Format every line of the listing below as a numbered list, omitting the blank lines.

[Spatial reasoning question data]
* * * *

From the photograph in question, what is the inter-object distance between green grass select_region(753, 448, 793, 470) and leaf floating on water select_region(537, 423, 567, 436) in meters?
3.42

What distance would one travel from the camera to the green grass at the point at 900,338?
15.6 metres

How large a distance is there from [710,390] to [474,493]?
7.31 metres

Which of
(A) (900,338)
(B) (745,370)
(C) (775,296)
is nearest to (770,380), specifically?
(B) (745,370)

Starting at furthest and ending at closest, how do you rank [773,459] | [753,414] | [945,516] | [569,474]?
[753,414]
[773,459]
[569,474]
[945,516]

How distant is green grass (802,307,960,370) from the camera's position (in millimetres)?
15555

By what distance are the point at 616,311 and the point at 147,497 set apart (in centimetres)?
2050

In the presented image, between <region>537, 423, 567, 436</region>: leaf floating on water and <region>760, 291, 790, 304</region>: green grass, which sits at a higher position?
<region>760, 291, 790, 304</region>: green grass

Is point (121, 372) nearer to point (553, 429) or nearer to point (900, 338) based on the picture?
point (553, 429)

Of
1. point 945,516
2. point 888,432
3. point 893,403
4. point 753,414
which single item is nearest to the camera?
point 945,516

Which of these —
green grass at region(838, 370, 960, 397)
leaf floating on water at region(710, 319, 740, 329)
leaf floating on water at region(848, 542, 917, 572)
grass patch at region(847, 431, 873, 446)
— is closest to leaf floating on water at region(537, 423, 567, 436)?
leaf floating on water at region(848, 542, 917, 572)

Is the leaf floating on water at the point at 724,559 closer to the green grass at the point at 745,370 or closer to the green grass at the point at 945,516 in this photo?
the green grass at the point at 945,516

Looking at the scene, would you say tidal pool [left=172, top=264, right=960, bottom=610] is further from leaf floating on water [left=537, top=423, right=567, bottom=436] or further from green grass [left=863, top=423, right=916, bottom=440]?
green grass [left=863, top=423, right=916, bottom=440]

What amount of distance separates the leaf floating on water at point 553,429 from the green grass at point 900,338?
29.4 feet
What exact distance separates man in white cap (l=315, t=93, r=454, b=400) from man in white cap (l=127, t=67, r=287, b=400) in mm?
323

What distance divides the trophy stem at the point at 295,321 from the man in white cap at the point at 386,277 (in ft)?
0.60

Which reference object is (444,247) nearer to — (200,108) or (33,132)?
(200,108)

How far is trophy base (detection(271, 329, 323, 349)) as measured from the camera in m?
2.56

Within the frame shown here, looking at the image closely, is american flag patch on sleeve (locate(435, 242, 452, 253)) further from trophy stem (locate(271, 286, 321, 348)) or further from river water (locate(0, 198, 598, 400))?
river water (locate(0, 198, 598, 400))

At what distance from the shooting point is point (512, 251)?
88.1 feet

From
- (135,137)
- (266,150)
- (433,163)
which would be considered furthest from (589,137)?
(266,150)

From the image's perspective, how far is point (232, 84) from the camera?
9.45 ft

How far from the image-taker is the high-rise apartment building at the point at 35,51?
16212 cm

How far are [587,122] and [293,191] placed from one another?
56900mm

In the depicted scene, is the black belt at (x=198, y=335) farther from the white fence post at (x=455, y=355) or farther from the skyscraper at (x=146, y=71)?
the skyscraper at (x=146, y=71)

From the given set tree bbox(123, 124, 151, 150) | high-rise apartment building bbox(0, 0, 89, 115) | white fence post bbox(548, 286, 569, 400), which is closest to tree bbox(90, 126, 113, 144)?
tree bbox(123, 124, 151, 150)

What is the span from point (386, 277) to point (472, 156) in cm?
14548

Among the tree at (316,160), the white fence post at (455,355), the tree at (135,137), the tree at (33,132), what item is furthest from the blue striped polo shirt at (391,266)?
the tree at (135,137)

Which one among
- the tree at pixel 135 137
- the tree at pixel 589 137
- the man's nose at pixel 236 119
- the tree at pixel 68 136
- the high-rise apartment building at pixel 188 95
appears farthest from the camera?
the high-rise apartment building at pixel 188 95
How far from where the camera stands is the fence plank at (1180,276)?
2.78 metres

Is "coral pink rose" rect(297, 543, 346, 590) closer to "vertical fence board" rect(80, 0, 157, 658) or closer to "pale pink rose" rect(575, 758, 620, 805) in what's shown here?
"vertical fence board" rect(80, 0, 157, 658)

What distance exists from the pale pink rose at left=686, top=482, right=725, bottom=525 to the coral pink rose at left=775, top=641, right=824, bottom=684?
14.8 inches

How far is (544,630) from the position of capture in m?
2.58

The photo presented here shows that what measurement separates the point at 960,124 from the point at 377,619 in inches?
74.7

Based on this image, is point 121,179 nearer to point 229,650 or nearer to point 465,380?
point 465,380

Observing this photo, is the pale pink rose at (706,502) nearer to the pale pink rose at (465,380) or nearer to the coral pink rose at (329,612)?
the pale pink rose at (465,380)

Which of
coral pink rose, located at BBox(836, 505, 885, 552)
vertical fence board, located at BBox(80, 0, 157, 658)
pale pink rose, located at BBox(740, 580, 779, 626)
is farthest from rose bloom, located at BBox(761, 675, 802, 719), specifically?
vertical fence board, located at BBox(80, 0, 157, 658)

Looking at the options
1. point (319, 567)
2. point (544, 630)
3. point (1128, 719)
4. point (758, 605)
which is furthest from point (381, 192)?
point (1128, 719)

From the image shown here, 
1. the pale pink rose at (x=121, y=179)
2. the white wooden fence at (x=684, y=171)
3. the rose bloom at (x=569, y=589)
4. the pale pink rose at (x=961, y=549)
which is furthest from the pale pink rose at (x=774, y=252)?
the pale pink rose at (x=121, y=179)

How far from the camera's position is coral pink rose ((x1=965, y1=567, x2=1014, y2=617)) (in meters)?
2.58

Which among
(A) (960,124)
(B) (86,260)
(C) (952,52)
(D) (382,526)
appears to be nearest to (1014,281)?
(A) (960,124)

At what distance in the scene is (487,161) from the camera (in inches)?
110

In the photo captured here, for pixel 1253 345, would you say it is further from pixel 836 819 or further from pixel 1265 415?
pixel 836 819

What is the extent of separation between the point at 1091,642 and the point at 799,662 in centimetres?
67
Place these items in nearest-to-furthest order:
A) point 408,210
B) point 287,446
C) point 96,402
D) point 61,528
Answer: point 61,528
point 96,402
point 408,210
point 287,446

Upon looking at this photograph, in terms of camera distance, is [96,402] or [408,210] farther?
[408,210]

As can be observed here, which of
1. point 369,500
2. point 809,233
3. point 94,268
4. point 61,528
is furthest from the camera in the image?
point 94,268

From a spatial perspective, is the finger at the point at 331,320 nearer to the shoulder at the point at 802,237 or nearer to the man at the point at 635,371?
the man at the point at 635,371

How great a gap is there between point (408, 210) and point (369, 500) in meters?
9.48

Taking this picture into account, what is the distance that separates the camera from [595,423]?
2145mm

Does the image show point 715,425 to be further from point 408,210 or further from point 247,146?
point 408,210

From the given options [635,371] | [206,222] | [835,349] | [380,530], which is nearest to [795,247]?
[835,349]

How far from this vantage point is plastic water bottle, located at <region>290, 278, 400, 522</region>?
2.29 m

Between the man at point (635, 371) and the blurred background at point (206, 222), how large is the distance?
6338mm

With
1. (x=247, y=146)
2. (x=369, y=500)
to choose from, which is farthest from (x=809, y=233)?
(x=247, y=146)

* * * *

§ **RESPONSE TO THE EXERCISE**:
1. From the photograph in question, what is the inter-object distance between green grass select_region(753, 448, 793, 470) and leaf floating on water select_region(537, 423, 567, 436) in meters?
2. 3.42
3. What distance would one travel from the camera to the green grass at the point at 900,338?
4. 15.6 metres
5. How large a distance is there from [710,390] to [474,493]?
6. 7.31 metres
7. Which of
8. (A) (900,338)
9. (B) (745,370)
10. (C) (775,296)
11. is nearest to (770,380), specifically?
12. (B) (745,370)
13. Starting at furthest and ending at closest, how do you rank [773,459] | [753,414] | [945,516] | [569,474]?
14. [753,414]
15. [773,459]
16. [569,474]
17. [945,516]
18. How distant is green grass (802,307,960,370) from the camera's position (in millimetres)?
19. 15555
20. By what distance are the point at 616,311 and the point at 147,497 set apart (in centimetres)?
21. 2050
22. In the presented image, between <region>537, 423, 567, 436</region>: leaf floating on water and <region>760, 291, 790, 304</region>: green grass, which sits at a higher position?
23. <region>760, 291, 790, 304</region>: green grass
24. Is point (121, 372) nearer to point (553, 429) or nearer to point (900, 338) based on the picture?
25. point (553, 429)
26. Of
27. 1. point 945,516
28. 2. point 888,432
29. 3. point 893,403
30. 4. point 753,414
31. which single item is nearest to the camera?
32. point 945,516
33. Which of these —
34. green grass at region(838, 370, 960, 397)
35. leaf floating on water at region(710, 319, 740, 329)
36. leaf floating on water at region(848, 542, 917, 572)
37. grass patch at region(847, 431, 873, 446)
38. — is closest to leaf floating on water at region(537, 423, 567, 436)?
39. leaf floating on water at region(848, 542, 917, 572)
40. Is the leaf floating on water at the point at 724,559 closer to the green grass at the point at 745,370 or closer to the green grass at the point at 945,516 in this photo?
41. the green grass at the point at 945,516
42. Looking at the scene, would you say tidal pool [left=172, top=264, right=960, bottom=610] is further from leaf floating on water [left=537, top=423, right=567, bottom=436] or further from green grass [left=863, top=423, right=916, bottom=440]?
43. green grass [left=863, top=423, right=916, bottom=440]
44. What amount of distance separates the leaf floating on water at point 553,429 from the green grass at point 900,338?
45. 29.4 feet
46. What exact distance separates man in white cap (l=315, t=93, r=454, b=400) from man in white cap (l=127, t=67, r=287, b=400) in mm?
47. 323
48. What distance divides the trophy stem at the point at 295,321 from the man in white cap at the point at 386,277 (in ft)?
49. 0.60
50. Which reference object is (444,247) nearer to — (200,108) or (33,132)?
51. (200,108)
52. How far is trophy base (detection(271, 329, 323, 349)) as measured from the camera in m?
53. 2.56
54. Within the frame shown here, looking at the image closely, is american flag patch on sleeve (locate(435, 242, 452, 253)) further from trophy stem (locate(271, 286, 321, 348)) or further from river water (locate(0, 198, 598, 400))?
55. river water (locate(0, 198, 598, 400))
56. At what distance from the shooting point is point (512, 251)?
57. 88.1 feet
58. From
59. - (135,137)
60. - (266,150)
61. - (433,163)
62. which would be considered furthest from (589,137)?
63. (266,150)
64. From the image's perspective, how far is point (232, 84) from the camera?
65. 9.45 ft
66. How far from the image-taker is the high-rise apartment building at the point at 35,51?
67. 16212 cm
68. How far are [587,122] and [293,191] placed from one another?
69. 56900mm
70. In the depicted scene, is the black belt at (x=198, y=335) farther from the white fence post at (x=455, y=355) or farther from the skyscraper at (x=146, y=71)?
71. the skyscraper at (x=146, y=71)
72. From the given set tree bbox(123, 124, 151, 150) | high-rise apartment building bbox(0, 0, 89, 115) | white fence post bbox(548, 286, 569, 400), which is closest to tree bbox(90, 126, 113, 144)?
73. tree bbox(123, 124, 151, 150)
74. What is the span from point (386, 277) to point (472, 156) in cm?
75. 14548
76. Among the tree at (316,160), the white fence post at (455,355), the tree at (135,137), the tree at (33,132), what item is furthest from the blue striped polo shirt at (391,266)?
77. the tree at (135,137)
78. Which one among
79. - the tree at pixel 135 137
80. - the tree at pixel 589 137
81. - the man's nose at pixel 236 119
82. - the tree at pixel 68 136
83. - the high-rise apartment building at pixel 188 95
84. appears farthest from the camera?
85. the high-rise apartment building at pixel 188 95
86. How far from where the camera stands is the fence plank at (1180,276)?
87. 2.78 metres
88. Is "coral pink rose" rect(297, 543, 346, 590) closer to "vertical fence board" rect(80, 0, 157, 658) or closer to "pale pink rose" rect(575, 758, 620, 805) in what's shown here?
89. "vertical fence board" rect(80, 0, 157, 658)
90. What distance exists from the pale pink rose at left=686, top=482, right=725, bottom=525 to the coral pink rose at left=775, top=641, right=824, bottom=684?
91. 14.8 inches
92. How far is (544,630) from the position of capture in m?
93. 2.58
94. The photo presented here shows that what measurement separates the point at 960,124 from the point at 377,619 in inches?
95. 74.7
96. Based on this image, is point 121,179 nearer to point 229,650 or nearer to point 465,380?
97. point 465,380
98. Observing this photo, is the pale pink rose at (706,502) nearer to the pale pink rose at (465,380) or nearer to the coral pink rose at (329,612)?
99. the pale pink rose at (465,380)
100. Which of
101. coral pink rose, located at BBox(836, 505, 885, 552)
102. vertical fence board, located at BBox(80, 0, 157, 658)
103. pale pink rose, located at BBox(740, 580, 779, 626)
104. is farthest from rose bloom, located at BBox(761, 675, 802, 719), specifically?
105. vertical fence board, located at BBox(80, 0, 157, 658)
106. Looking at the options
107. 1. point (319, 567)
108. 2. point (544, 630)
109. 3. point (1128, 719)
110. 4. point (758, 605)
111. which is furthest from point (381, 192)?
112. point (1128, 719)
113. From the image shown here, 
114. 1. the pale pink rose at (x=121, y=179)
115. 2. the white wooden fence at (x=684, y=171)
116. 3. the rose bloom at (x=569, y=589)
117. 4. the pale pink rose at (x=961, y=549)
118. which is furthest from the pale pink rose at (x=774, y=252)?
119. the pale pink rose at (x=121, y=179)
120. How far from the camera's position is coral pink rose ((x1=965, y1=567, x2=1014, y2=617)) (in meters)?
121. 2.58
122. Which among
123. (A) (960,124)
124. (B) (86,260)
125. (C) (952,52)
126. (D) (382,526)
127. appears to be nearest to (1014,281)?
128. (A) (960,124)
129. At what distance in the scene is (487,161) from the camera (in inches)?
130. 110
131. In the photo captured here, for pixel 1253 345, would you say it is further from pixel 836 819 or further from pixel 1265 415?
132. pixel 836 819
133. What is the extent of separation between the point at 1091,642 and the point at 799,662 in centimetres?
134. 67
135. Place these items in nearest-to-furthest order:
136. A) point 408,210
137. B) point 287,446
138. C) point 96,402
139. D) point 61,528
140. Answer: point 61,528
141. point 96,402
142. point 408,210
143. point 287,446
144. Upon looking at this photograph, in terms of camera distance, is [96,402] or [408,210] farther?
145. [408,210]
146. As can be observed here, which of
147. 1. point 369,500
148. 2. point 809,233
149. 3. point 94,268
150. 4. point 61,528
151. is furthest from the camera in the image?
152. point 94,268
153. From a spatial perspective, is the finger at the point at 331,320 nearer to the shoulder at the point at 802,237 or nearer to the man at the point at 635,371?
154. the man at the point at 635,371
155. How great a gap is there between point (408, 210) and point (369, 500) in meters?
156. 9.48
157. Taking this picture into account, what is the distance that separates the camera from [595,423]?
158. 2145mm
159. Does the image show point 715,425 to be further from point 408,210 or further from point 247,146?
160. point 408,210
161. From the given options [635,371] | [206,222] | [835,349] | [380,530], which is nearest to [795,247]?
162. [835,349]
163. How far from this vantage point is plastic water bottle, located at <region>290, 278, 400, 522</region>?
164. 2.29 m
165. Between the man at point (635, 371) and the blurred background at point (206, 222), how large is the distance?
166. 6338mm
167. With
168. 1. (x=247, y=146)
169. 2. (x=369, y=500)
170. to choose from, which is farthest from (x=809, y=233)?
171. (x=247, y=146)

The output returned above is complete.